Türkiye’de araç-gereç tasarımı veya materyal tasarımı adıyla birçok kitap ve doküman olmasına rağmen, ilköğretim okullarında kullanılmak üzere tasarlanan araç-gereçler çok azdır.

Bu alanda genellikle, derslerde film, video, harita, diyagram, tepegöz gibi materyaller kullanılmaktadır. Eğitim sistemimizde yer alan ders kitaplarının konularının görsel-yardımcı materyallerle desteklenmesi, konuların öğrenciler tarafından öğrenilmesine yardımcı olacak materyaller geliştirilmesi gerekmektedir.

2.4.1. Türkiye’de Yapılan Araştırmalar

Türkiye’de yapılan araştırma şöyledir:

“İlköğretim Sosyal Bilgiler Derslerinde Tarım Öğretiminin değerlendirilmesi, ilgili Harita ve Grafiklerin geliştirilmesi” (Ünal, 2003: 26-56) adlı tez çalışmasında 52 tarım ürünü tespit edilmiş olup bu ürünlerin illere göre dağılımını gösteren grafik ve haritalar çizilmiştir. Grafikler bütün illeri kapsamayıp, sadece en çok üretimin yapıldığı ilk 10 (on) il gösterilmiştir. Haritalar ise tarım ürünlerinin miktarına göre, iller farklı renklere boyanarak gösterilmiştir. Araştırma’da Ankara Merkez, il, ilçe ve Köy-Kasaba ilköğretim okullarında görev yapan Sosyal bilgiler öğretmenlerine yönelik bir anket uygulaması yapılmıştır. Üç bölümden oluşan “Öğretmen Anket Formu’nda” ilk bölümde öğretmenlere kişisel sorular yöneltilmiş. İkinci bölümde ise “Öğretmenlere Öğretim Yöntemleri Ve Araç-Gereç Kullanım” ile ilgili sorular yöneltilmiş ve son bölümde “Öğretmenlerin Görüşleri’ne” yer verilmiştir. Toplam 36 öğretmene yer verilmiştir. Araştırmanın sınırlılıkları içerisinde kalarak elde edilen bulgulara dayalı olarak sonuçları: Ders kitapları, görsel materyal, yardımcı unsurlar bakımından yetersiz. Özellikle haritalar çok yetersiz. Hemen hemen hiç kullanılmamış. Ders kitaplarında tarım konularına yeterince yer verilmemiştir. Üretim miktarları hakkında bilgi verilmemiş, sadece bazı ürünlerin bölgelere göre üretim oranları verilmiştir. Konu anlatımlarının ise çok genel olduğu ve yeterince

ayrıntıya girilmediği söylenmiştir. Araştırma bulguları doğrultusunda araştırmacı tarafından ders kitaplarının görsel materyal açısından zenginleştirilmesini, mutlaka harita ve grafiklere yer verilmesini, bunların ilgi çekici ve güncel olması gerektiğini söylemiştir.

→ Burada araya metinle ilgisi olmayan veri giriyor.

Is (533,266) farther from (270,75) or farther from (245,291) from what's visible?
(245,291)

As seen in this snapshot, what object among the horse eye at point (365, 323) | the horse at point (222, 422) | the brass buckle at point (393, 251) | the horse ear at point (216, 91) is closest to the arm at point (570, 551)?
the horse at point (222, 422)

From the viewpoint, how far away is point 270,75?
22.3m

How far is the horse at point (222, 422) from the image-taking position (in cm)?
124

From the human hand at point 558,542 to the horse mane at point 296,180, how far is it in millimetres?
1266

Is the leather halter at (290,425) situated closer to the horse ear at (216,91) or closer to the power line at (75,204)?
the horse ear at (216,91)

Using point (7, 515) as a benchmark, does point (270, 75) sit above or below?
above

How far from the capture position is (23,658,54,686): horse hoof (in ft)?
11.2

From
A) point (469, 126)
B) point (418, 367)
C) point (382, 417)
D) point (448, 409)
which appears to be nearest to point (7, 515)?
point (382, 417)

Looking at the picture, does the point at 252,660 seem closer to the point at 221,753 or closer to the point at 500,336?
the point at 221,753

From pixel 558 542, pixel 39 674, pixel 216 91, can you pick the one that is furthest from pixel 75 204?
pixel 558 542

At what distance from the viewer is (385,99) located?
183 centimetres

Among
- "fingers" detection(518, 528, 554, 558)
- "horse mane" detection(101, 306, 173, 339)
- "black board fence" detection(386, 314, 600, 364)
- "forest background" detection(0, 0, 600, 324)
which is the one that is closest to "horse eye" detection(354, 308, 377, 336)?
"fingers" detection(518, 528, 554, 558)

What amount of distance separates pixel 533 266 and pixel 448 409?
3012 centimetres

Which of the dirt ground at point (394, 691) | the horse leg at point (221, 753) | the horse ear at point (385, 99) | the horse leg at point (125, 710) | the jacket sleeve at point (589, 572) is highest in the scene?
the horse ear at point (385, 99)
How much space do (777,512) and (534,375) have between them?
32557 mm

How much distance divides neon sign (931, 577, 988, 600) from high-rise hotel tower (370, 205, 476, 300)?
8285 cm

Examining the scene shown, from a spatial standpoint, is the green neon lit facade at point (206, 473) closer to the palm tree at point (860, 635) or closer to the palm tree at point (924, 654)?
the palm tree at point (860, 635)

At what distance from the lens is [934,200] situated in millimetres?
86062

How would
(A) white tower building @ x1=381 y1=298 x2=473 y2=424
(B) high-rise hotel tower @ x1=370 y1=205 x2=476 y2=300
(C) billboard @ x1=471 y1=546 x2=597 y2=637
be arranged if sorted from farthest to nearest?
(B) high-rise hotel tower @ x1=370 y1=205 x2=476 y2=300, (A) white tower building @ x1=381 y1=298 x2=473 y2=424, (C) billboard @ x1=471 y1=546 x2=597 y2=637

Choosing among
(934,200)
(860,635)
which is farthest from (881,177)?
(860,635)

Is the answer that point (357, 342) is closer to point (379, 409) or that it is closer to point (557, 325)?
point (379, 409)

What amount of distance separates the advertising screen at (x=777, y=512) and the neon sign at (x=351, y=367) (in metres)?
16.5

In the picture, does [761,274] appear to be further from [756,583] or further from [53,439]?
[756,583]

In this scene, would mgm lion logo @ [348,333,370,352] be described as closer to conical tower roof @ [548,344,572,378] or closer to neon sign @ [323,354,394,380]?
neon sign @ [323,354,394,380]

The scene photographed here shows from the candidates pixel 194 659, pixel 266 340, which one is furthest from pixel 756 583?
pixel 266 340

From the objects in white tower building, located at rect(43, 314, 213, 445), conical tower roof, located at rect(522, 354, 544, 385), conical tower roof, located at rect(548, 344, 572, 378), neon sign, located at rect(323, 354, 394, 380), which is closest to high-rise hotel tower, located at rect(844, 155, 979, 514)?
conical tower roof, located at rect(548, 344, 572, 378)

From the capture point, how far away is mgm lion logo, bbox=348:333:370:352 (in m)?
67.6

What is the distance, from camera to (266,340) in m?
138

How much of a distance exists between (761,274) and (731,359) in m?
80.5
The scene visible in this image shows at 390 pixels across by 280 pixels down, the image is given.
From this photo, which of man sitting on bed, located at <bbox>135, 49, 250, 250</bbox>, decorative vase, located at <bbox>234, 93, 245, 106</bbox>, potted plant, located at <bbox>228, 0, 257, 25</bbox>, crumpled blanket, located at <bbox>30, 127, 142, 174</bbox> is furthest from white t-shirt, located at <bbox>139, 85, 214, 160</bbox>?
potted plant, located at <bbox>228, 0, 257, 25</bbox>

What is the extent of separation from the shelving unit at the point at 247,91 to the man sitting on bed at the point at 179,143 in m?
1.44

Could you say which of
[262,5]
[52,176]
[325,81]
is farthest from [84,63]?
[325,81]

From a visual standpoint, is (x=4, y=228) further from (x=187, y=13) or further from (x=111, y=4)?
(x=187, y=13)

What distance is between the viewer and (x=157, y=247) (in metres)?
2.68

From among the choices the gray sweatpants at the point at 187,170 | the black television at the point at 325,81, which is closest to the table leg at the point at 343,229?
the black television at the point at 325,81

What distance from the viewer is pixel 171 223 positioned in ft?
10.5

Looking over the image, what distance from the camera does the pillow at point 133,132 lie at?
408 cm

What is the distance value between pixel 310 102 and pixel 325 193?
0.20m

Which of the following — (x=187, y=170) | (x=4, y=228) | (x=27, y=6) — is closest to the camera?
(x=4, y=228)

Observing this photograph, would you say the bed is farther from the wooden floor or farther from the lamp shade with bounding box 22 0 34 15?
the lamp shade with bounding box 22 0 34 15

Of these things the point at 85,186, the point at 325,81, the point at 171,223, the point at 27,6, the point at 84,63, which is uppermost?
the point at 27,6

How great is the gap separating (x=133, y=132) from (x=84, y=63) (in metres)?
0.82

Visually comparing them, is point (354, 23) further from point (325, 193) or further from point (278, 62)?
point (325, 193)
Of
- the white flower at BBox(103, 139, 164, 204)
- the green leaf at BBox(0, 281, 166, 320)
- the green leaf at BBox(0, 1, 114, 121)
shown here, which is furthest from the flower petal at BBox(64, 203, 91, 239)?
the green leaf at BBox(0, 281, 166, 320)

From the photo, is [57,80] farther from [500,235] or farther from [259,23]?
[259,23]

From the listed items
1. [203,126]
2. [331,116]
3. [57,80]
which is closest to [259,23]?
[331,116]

2.4.2. Türkiye Dışında Yapılan Araştırmalar

Bu konuyla ilgili araştırma yaptığımda çok sınırlı sayıda kaynağa ulaşıldı. Konuyla ilgili yapılan araştırmalar daha çok kabartma “haritanın nasıl üretileceği” konusunda olduğu görülmüştür. Ayrıca, gelişmiş ülkelerdeki, okullarda kişi başına düşen bilgisayar miktarı ve yararlanma saatleri göz önüne alındığında eğitime yardımcı materyal olarak, bilgisayar ortamında hazırlanmış harita ve modellerin kullanıldığı görülmüştür.

Ülkemizdeki ilköğretim okullarındaki bilgisayar ve laboratuar miktarını arttırmak üzere 2010 yılı içerisinde birçok proje başlatılmıştır. Bu projelerin hayatı geçişiyle birlikte, gelişmiş ülkelerdeki araştırma ve uygulamalardan yararlanılabilir.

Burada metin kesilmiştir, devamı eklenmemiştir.